┌─ Excerpted records

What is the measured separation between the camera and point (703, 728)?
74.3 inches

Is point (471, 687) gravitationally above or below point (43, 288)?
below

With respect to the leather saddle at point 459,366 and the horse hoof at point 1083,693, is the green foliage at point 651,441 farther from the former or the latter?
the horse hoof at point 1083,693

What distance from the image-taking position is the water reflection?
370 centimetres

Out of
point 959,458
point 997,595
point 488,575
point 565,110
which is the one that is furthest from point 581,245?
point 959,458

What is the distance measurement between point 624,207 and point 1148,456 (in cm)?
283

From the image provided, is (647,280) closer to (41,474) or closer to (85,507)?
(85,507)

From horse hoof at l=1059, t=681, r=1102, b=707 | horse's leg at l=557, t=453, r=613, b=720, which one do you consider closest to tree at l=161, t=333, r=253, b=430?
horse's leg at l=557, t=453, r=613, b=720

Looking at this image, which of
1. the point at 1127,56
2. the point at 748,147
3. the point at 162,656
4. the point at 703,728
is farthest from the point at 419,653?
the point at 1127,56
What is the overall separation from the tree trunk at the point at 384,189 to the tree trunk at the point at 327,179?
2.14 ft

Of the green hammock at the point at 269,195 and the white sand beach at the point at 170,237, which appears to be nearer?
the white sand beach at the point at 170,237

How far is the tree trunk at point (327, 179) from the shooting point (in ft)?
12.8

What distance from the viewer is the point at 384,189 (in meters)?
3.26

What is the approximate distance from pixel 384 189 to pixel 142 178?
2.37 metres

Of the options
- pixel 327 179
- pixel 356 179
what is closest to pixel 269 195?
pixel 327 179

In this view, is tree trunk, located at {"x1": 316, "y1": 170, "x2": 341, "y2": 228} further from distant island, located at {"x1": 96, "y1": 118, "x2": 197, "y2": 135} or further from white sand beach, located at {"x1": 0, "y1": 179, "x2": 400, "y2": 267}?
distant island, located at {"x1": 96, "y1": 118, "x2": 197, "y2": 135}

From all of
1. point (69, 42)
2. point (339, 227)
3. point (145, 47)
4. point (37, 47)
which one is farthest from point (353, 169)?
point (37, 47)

└─

Switch every "farthest" in the listing above to "most distant", keeping everything else unchanged.

■ **Exercise solution**
What is the measured separation between the camera and point (703, 728)?
74.3 inches

Is point (471, 687) gravitationally above or below point (43, 288)?
below

With respect to the leather saddle at point 459,366 and the horse hoof at point 1083,693, is the green foliage at point 651,441 farther from the former or the latter?
the horse hoof at point 1083,693

What distance from the image-taking position is the water reflection?
370 centimetres

Out of
point 959,458
point 997,595
point 488,575
point 565,110
which is the one that is furthest from point 581,245?
point 959,458

What is the distance measurement between point 624,207 and point 1148,456 (in cm)?
283

From the image provided, is (647,280) closer to (41,474) or closer to (85,507)?
(85,507)

From horse hoof at l=1059, t=681, r=1102, b=707 | horse's leg at l=557, t=453, r=613, b=720, which one do you consider closest to tree at l=161, t=333, r=253, b=430?
horse's leg at l=557, t=453, r=613, b=720

Looking at this image, which of
1. the point at 1127,56
2. the point at 748,147
3. the point at 162,656
4. the point at 703,728
is most distant from the point at 419,653?
the point at 1127,56
What is the overall separation from the tree trunk at the point at 384,189 to the tree trunk at the point at 327,179?
2.14 ft

Of the green hammock at the point at 269,195 and the white sand beach at the point at 170,237, which appears to be nearer?
the white sand beach at the point at 170,237

How far is the tree trunk at point (327, 179) from the shooting point (in ft)?
12.8

What distance from the viewer is the point at 384,189 (in meters)?
3.26

What is the approximate distance from pixel 384 189 to pixel 142 178?
2.37 metres

Of the options
- pixel 327 179
- pixel 356 179
what is closest to pixel 269 195?
pixel 327 179

In this view, is tree trunk, located at {"x1": 316, "y1": 170, "x2": 341, "y2": 228} further from distant island, located at {"x1": 96, "y1": 118, "x2": 197, "y2": 135} or further from white sand beach, located at {"x1": 0, "y1": 179, "x2": 400, "y2": 267}?
distant island, located at {"x1": 96, "y1": 118, "x2": 197, "y2": 135}

From all of
1. point (69, 42)
2. point (339, 227)
3. point (145, 47)
4. point (37, 47)
which one is most distant from point (353, 169)?
point (37, 47)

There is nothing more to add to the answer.